Peter Carellini’s review published on Letterboxd:
The artist who never comprises for corporate success. An archetype we admire - but only if they're successful. If not, there's a damning pit of stubbornness and failure waiting. Inside Llewyn Davis captures that bleakness, and almost hilariously dark vortex, amongst a moody backdrop of 1960s Greenwich Village. The problem of Llewyn Davis (Oscar Isaac's entry into the pantheon of great modern actors) is not that he can't catch a break, but that he's unwillingly set the groundwork for his not being able to catch a break. We both laugh and yell at his refusal to sell out to "just existing". Watching him fail is somewhat earned, but then he's almost hilariously punished for it by the universe. For a pride most of us are guilty of? He's not a bad guy.
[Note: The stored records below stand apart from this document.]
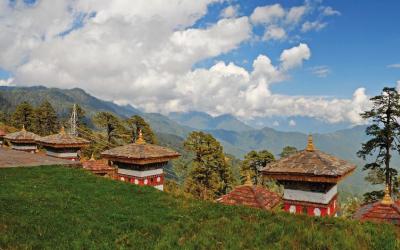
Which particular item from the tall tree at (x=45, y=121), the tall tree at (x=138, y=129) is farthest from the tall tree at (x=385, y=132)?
the tall tree at (x=45, y=121)

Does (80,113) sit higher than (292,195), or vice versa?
(80,113)

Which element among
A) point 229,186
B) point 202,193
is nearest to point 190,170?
point 202,193

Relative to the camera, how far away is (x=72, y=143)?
895 inches

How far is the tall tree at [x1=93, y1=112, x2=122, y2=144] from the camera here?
61.1m

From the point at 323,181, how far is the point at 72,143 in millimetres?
16681

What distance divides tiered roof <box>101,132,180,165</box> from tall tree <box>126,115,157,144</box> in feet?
145

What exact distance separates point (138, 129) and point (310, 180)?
53.7 meters

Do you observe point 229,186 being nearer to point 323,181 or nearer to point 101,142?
point 101,142

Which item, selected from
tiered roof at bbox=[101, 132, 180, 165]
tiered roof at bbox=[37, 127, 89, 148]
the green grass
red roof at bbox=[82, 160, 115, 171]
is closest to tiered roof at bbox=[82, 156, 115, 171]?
red roof at bbox=[82, 160, 115, 171]

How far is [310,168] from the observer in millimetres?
12750

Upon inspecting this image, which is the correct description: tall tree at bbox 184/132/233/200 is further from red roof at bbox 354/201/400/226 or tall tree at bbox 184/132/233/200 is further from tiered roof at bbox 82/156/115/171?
red roof at bbox 354/201/400/226

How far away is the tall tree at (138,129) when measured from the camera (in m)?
62.3

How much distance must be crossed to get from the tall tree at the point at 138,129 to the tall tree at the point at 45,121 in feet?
79.8

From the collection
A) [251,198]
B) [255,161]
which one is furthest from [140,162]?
[255,161]
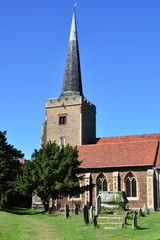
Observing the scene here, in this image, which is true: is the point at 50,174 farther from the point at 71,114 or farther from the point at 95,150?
the point at 71,114

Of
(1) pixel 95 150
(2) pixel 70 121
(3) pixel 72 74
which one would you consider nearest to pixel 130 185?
(1) pixel 95 150

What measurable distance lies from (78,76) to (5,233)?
3462 cm

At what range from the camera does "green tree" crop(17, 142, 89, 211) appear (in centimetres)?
2797

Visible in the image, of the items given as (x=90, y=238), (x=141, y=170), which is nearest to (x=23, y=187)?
(x=141, y=170)

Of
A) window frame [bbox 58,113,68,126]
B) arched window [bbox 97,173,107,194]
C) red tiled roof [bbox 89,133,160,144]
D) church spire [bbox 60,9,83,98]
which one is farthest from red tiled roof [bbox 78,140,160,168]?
church spire [bbox 60,9,83,98]

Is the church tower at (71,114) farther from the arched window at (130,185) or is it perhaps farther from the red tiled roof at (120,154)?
the arched window at (130,185)

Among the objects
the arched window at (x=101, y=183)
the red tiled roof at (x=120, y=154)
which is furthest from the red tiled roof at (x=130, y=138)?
the arched window at (x=101, y=183)

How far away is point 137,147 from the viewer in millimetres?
36781

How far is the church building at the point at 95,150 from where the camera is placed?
32781 millimetres

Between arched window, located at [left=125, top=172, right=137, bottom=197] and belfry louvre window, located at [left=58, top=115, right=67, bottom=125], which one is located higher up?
belfry louvre window, located at [left=58, top=115, right=67, bottom=125]

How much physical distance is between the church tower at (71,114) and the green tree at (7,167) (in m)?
10.9

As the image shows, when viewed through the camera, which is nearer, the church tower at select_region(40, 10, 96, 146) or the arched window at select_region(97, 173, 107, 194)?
the arched window at select_region(97, 173, 107, 194)

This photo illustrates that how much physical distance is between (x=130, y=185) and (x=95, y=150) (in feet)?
23.0

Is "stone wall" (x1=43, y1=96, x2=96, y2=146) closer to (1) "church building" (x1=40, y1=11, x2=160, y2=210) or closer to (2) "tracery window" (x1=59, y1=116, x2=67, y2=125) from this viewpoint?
(1) "church building" (x1=40, y1=11, x2=160, y2=210)
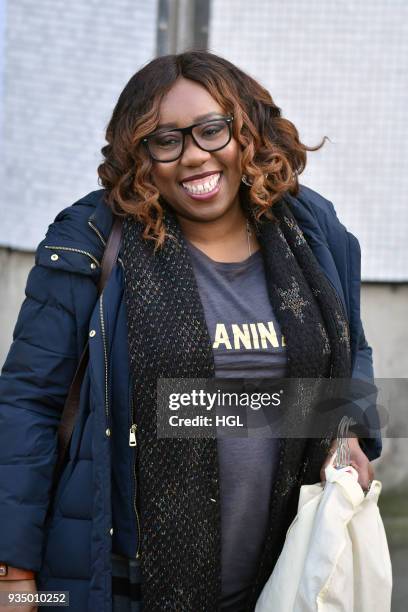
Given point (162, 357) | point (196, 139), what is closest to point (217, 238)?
point (196, 139)

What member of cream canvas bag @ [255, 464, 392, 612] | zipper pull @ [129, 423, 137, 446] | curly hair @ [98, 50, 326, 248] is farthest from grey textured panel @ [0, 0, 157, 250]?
cream canvas bag @ [255, 464, 392, 612]

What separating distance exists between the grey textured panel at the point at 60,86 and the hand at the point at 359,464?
2.42 metres

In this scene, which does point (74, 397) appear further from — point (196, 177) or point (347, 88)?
point (347, 88)

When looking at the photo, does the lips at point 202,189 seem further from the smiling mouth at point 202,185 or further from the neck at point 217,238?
the neck at point 217,238

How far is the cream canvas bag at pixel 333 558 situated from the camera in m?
2.41

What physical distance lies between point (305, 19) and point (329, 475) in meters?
2.71

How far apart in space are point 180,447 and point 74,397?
11.7 inches

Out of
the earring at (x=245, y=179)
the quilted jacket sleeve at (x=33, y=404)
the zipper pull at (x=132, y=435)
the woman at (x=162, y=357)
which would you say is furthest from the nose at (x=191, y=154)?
the zipper pull at (x=132, y=435)

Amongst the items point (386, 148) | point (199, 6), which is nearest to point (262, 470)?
point (386, 148)

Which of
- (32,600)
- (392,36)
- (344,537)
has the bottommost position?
(32,600)

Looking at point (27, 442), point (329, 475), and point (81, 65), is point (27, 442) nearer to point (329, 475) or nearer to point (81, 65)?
point (329, 475)

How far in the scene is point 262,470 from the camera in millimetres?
2605

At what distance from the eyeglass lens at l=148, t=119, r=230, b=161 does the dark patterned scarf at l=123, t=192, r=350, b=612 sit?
0.65ft

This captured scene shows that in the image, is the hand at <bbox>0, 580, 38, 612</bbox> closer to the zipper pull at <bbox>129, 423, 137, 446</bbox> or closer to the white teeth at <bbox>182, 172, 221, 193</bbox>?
the zipper pull at <bbox>129, 423, 137, 446</bbox>
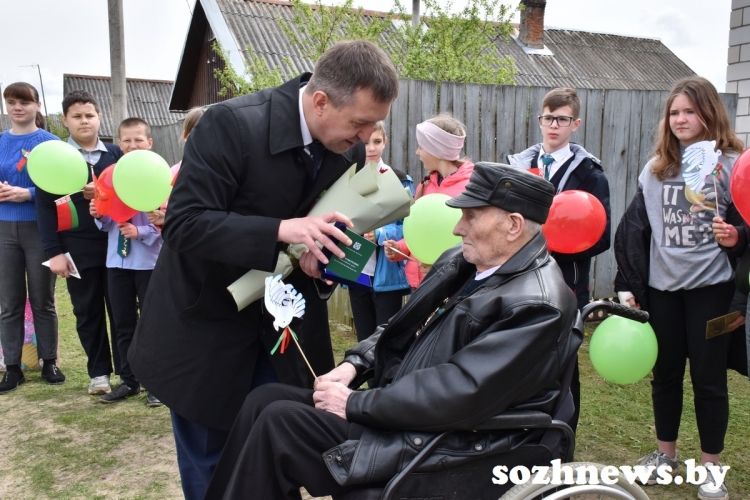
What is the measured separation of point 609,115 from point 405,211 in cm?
449

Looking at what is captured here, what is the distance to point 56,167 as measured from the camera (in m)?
3.96

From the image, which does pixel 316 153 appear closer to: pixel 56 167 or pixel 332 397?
pixel 332 397

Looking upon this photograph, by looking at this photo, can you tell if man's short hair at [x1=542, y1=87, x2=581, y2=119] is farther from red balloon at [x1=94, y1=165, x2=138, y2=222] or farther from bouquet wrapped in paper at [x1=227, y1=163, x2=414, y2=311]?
red balloon at [x1=94, y1=165, x2=138, y2=222]

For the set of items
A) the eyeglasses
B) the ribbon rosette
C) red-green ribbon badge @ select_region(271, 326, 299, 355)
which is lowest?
red-green ribbon badge @ select_region(271, 326, 299, 355)

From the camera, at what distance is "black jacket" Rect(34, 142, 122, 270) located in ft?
13.8

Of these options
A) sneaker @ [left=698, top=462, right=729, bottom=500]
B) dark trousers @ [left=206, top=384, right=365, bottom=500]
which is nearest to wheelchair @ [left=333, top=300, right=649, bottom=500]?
dark trousers @ [left=206, top=384, right=365, bottom=500]

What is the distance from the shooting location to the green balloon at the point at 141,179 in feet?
11.7

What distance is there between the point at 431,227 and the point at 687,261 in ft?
3.99

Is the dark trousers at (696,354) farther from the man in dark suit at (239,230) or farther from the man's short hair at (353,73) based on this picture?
the man's short hair at (353,73)

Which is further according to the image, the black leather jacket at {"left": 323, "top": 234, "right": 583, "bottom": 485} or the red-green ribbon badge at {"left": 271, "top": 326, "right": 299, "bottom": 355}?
the red-green ribbon badge at {"left": 271, "top": 326, "right": 299, "bottom": 355}

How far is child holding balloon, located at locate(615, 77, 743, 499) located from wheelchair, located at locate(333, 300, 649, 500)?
1.45m

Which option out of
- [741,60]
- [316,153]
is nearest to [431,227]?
[316,153]

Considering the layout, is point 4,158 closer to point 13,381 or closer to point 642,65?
point 13,381

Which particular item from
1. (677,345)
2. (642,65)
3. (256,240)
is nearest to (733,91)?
(677,345)
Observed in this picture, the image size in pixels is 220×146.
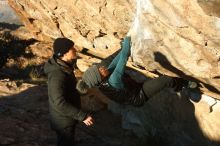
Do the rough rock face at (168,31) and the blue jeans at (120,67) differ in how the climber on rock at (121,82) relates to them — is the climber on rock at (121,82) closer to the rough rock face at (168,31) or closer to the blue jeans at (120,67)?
the blue jeans at (120,67)

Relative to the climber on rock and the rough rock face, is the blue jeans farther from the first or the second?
the rough rock face

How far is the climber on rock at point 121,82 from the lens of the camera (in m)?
7.22

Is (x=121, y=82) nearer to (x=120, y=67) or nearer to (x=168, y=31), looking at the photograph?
(x=120, y=67)

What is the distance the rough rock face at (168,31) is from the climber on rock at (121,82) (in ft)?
0.73

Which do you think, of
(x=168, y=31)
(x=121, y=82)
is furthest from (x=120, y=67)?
(x=168, y=31)

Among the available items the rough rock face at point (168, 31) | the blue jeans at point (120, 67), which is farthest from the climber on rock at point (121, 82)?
the rough rock face at point (168, 31)

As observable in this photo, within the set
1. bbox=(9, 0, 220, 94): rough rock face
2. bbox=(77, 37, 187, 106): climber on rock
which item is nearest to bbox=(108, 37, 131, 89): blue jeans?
bbox=(77, 37, 187, 106): climber on rock

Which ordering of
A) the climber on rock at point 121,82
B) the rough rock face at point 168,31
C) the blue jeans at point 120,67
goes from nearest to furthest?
the rough rock face at point 168,31, the blue jeans at point 120,67, the climber on rock at point 121,82

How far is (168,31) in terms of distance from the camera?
632 cm

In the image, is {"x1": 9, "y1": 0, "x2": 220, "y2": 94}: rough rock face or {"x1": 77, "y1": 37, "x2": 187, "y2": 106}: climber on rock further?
{"x1": 77, "y1": 37, "x2": 187, "y2": 106}: climber on rock

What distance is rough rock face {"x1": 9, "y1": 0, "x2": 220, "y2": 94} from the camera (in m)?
5.71

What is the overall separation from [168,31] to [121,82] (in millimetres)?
1449

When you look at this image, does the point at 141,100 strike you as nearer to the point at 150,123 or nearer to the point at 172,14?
the point at 172,14

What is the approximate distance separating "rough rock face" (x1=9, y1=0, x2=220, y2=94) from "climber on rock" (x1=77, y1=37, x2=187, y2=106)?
0.22m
He can just be an asshole, sometimes. He tries to keep saving the cat he accidentally let out of a friend's apartment, though he fails to see his other problems brewing and turn his attention to those problems. Sure, he's created most of his roadblocks, but he's trying. He bears his soul in his singing, maybe cause that's the only way he can express himself. He's at peace, cushioned by a brief respite from pain he can make through his art. Maybe one day he'll be willing to make a compromise that will make him successful. Or maybe he'll create more roadblocks. At least they stem from an honest soul, deep down. It's a painful, melancholy tale to watch, made even better by the underlying, zesty whimsy of the Coen Brothers to really bring you back to that time.
Oscar Isaac's wonderfully raw little singing voice does some pretty heavy lifting. If acting doesn't work out, I'd love to hear an album from him.